◆ Work required ◆
Only the line containing "White Dwarf Weekly número 4" and the lines after it, up to the end of the listing, should be written out, each exactly as given.

(Source records)

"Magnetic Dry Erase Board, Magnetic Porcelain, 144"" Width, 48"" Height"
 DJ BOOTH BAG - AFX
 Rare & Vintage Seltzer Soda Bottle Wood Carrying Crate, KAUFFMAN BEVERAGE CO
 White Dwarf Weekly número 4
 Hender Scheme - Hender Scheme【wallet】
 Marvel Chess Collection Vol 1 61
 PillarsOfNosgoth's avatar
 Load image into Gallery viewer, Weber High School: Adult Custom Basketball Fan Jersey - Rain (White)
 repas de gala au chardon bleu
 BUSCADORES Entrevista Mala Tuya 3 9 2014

(End Source records)

◆ Task output ◆
 White Dwarf Weekly número 4
 Hender Scheme - Hender Scheme【wallet】
 Marvel Chess Collection Vol 1 61
 PillarsOfNosgoth's avatar
 Load image into Gallery viewer, Weber High School: Adult Custom Basketball Fan Jersey - Rain (White)
 repas de gala au chardon bleu
 BUSCADORES Entrevista Mala Tuya 3 9 2014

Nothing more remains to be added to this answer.